**BRIEF**
Print everything in the email on the "password" grant type from "Actually, I never" down to "divulging the password.".

Content-Transfer-Encoding: 7bit
X-Scanned-By: MIMEDefang 2.57 on 135.245.2.33
Cc: OAuth WG <oauth@ietf.org>
Subject: Re: [OAUTH-WG] Hashing passwords for "password" grant type
X-BeenThere: oauth@ietf.org
X-Mailman-Version: 2.1.9
Precedence: list
Reply-To: igor.faynberg@alcatel-lucent.com
List-Id: OAUTH WG <oauth.ietf.org>
List-Unsubscribe: <https://www.ietf.org/mailman/listinfo/oauth>, <mailto:oauth-request@ietf.org?subject=unsubscribe>
List-Archive: <http://www.ietf.org/mail-archive/web/oauth>
List-Post: <mailto:oauth@ietf.org>
List-Help: <mailto:oauth-request@ietf.org?subject=help>
List-Subscribe: <https://www.ietf.org/mailman/listinfo/oauth>, <mailto:oauth-request@ietf.org?subject=subscribe>
X-List-Received-Date: Tue, 07 Sep 2010 07:18:23 -0000

Aaron,

Actually, I never fully understood the "password" access grant type, as 
technically it is against the very spirit of OAuth, which, I thought, 
was to avoid divulging the password. 

TLS provides confidentiality, and so you ought to be able to rely on 
TLS, although I have no idea what kinds of logs there may be.

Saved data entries

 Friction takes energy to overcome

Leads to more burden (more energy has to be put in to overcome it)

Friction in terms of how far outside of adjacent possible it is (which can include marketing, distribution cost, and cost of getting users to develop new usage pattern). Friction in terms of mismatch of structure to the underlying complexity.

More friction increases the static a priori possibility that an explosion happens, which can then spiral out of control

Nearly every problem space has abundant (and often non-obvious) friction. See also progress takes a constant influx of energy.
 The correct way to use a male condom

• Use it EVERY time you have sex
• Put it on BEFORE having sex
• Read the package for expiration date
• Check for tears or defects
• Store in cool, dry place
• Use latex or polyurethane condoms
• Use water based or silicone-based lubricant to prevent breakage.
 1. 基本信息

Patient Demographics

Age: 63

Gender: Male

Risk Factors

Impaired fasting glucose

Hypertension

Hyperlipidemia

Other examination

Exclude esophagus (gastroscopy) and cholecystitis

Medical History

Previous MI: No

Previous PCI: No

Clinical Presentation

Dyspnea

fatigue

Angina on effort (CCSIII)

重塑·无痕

==

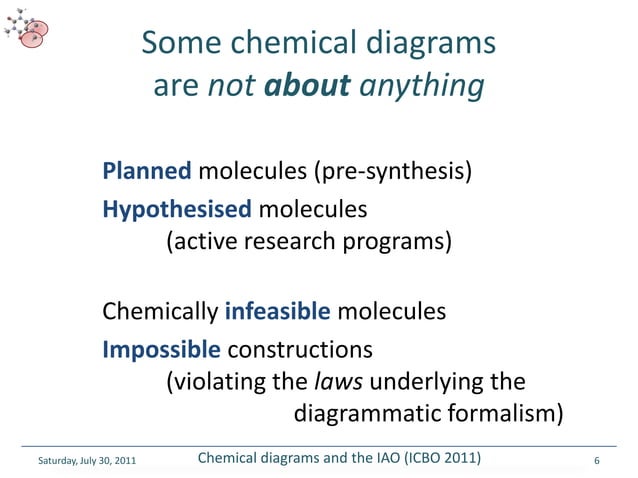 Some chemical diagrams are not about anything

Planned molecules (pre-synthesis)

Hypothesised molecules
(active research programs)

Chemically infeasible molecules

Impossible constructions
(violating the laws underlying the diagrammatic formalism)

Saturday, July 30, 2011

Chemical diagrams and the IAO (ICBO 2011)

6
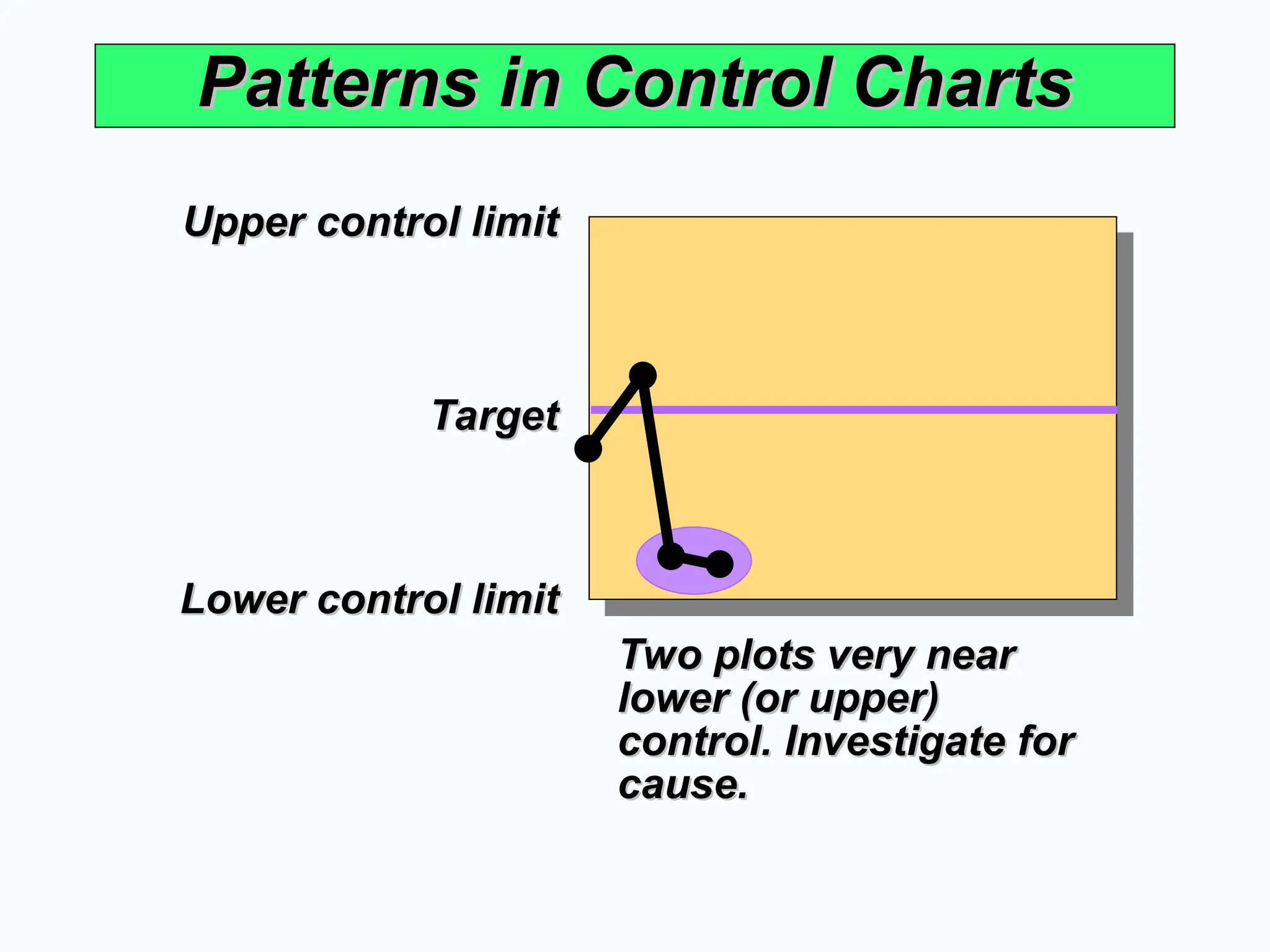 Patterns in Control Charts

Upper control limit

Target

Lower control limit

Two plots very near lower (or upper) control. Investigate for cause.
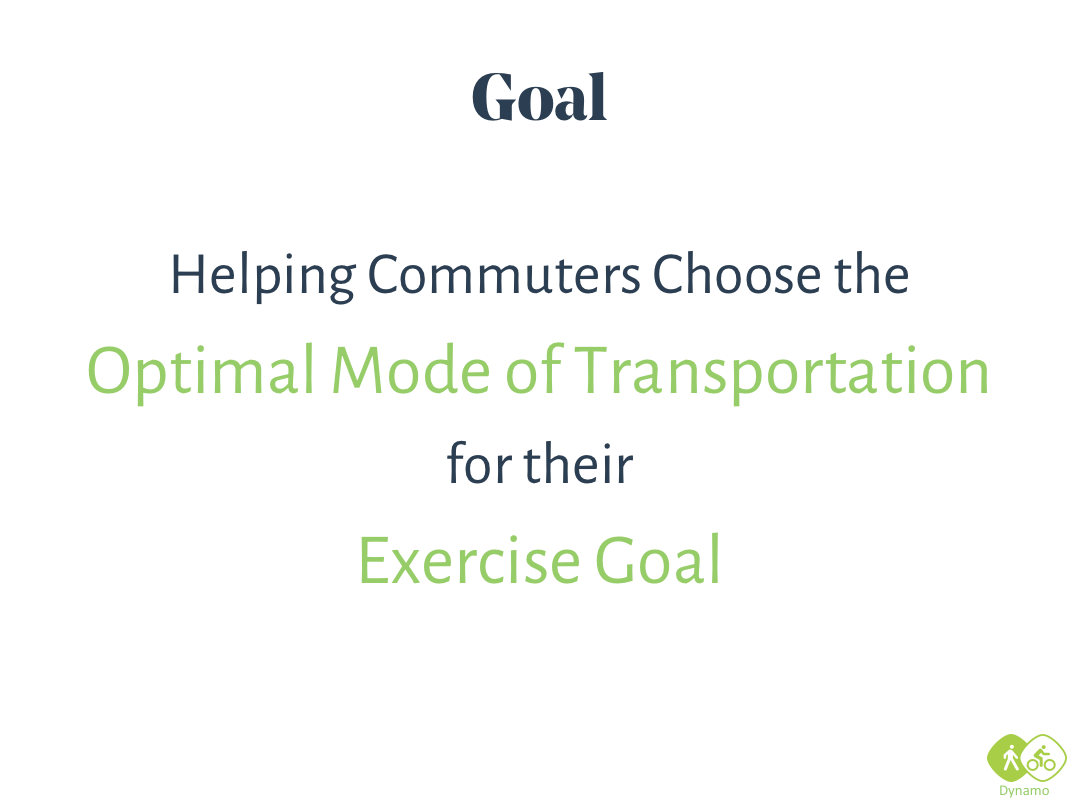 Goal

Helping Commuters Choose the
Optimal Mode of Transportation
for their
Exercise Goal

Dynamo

**SOLUTION TO THIS TASK**
Actually, I never fully understood the "password" access grant type, as 
technically it is against the very spirit of OAuth, which, I thought, 
was to avoid divulging the password.